The task -
Extend the guide below on organizing a security operations center and incident response team, starting right after its final sentence.

Selected text -
-- start --

The Complete Guide to SOC Organization: How to Build an Incident Response Team
A security operations center (SOC) can help mitigate the impact of security threats to any organization. As cyber threats grow in number and sophistication, building a security team dedicated to incident response (IR) is a necessary reality.
How CSIRTs differ from CERTs and SOCs
There are overlapping responsibilities between a community emergency response team (CERT), computer security incident response team (CSIRT), and security operations center (SOC). To add to this confusion, frequently, the terms CERT and CSIRT are used interchangeably, despite the important differences. To add clarity to these terms, let’s start by defining the role of each team with background on where each one originates.
A SOC is a facility where an organization’s network, applications, and endpoints are monitored and defended. The term was adapted from network operations centers (NOCs), where large telecommunication or corporate networks are monitored. When network security became more of a concern, security teams were formed within the NOCs, and eventually spun off into larger organizations of their own as the responsibilities of security teams grew increasingly complex and specialized. The security staff working in a security operations center are often called the SOC team.
The term “computer emergency response team” was coined in 1988. In response to the Morris worm attack that impacted thousands of servers on the Internet, DARPA funded the formation of the Computer Emergency Response Team Coordination Center (CERT-CC) at Carnegie Mellon University. The goal of CERT-CC was to help protect the internet by collecting and disseminating information on critical security vulnerabilities. Several other countries formed similar centers using the same acronym (despite threats of legal action by Carnegie Mellon for trademark infringement). Now the term CERT refers to any emergency response team that deals with cyber threats. Many people use CERT-CC interchangeably with CSIRT, though the charter of a CERT is information sharing in order to help other response teams respond to threats against their own infrastructure.

-- end --

Information shown -
-- start --

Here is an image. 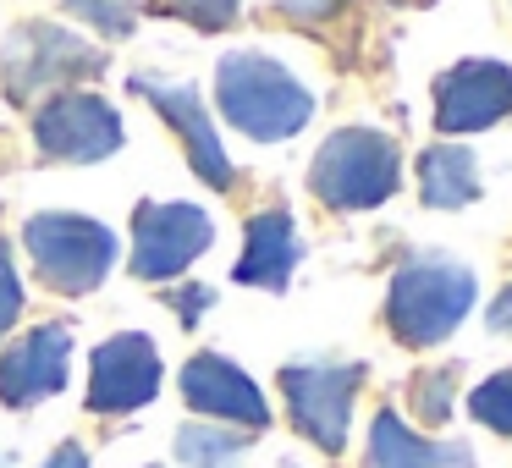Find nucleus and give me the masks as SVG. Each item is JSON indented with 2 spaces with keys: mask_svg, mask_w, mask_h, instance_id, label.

-- end --

Exercise result -
A CSIRT, on the other hand, is responsible for responding to security incidents. A comprehensive response includes both technical actions taken to remediate the incident, and recommended changes to systems to protect against future incidents. There are several nontechnical aspects to an incident response, including employee communications, responding to press inquiries, dealing with legal issues, and handling any personnel issues in the event of insider action. Other names for CSIRT include computer incident response team (CIRT) and incident response team (IRT).
So, using strict definitions, a CERT collects and disseminates security information, typically for the benefit of a country or an industry. A CSIRT is a cross-functional team that responds to incidents on behalf of a country or an organization. A SOC is where a country or organization monitors and defends its network, servers, applications, and endpoints.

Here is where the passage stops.